Some lenders have limitations with clients who own multiple properties. This can create a very stressful situation, especially if you are trying to complete multiple transactions at once. For example, the refinance of your home and the finance of a new home.
it’s all about taking the right steps. Most lenders will allow you to refinance up to 80% of the value of your home. If your plan is to potentially move from your existing property and rent it out, then creating the proper mortgage structure is vital!
- Consolidate other debt
Refinancing your property is a great opportunity to consolidate other high-interest debt such as Credit card debt, lines of credit, personal loans, car loans, etc.

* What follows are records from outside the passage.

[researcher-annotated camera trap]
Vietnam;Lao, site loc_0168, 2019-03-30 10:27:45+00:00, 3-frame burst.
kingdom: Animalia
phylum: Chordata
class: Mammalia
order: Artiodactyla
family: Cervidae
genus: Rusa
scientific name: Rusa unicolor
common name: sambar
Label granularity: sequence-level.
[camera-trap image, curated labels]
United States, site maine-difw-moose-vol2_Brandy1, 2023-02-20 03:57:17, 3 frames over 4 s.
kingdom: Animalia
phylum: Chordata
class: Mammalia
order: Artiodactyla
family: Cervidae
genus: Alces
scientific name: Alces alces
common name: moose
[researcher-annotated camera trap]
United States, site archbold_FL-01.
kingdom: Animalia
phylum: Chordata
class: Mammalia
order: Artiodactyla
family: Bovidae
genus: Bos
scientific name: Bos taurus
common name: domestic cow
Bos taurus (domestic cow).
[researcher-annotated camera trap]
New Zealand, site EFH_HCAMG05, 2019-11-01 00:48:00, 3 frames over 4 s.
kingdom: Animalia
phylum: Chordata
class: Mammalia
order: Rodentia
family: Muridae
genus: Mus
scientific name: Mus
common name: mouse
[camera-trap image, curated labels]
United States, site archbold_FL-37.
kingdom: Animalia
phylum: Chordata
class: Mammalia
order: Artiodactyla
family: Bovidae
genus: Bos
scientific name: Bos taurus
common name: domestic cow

Most unsecured debt is priced at a higher interest rate than your mortgage in order to compensate for the higher risk of default. For many people, it only makes sense to use available home equity to pay out this debt, as it typically reduces interest costs significantly, and can save you thousands of dollars, while minimizing your monthly payments.
- Renovations & home improvements
Have you ever wished you could add that dream kitchen, bathroom, or do some home improvements around your home, but didn’t have the savings to do this?
A refinance of your home could be the right solution to do this! You may be able to access a lot more equity than you realized to make that dream kitchen, or bathroom a reality!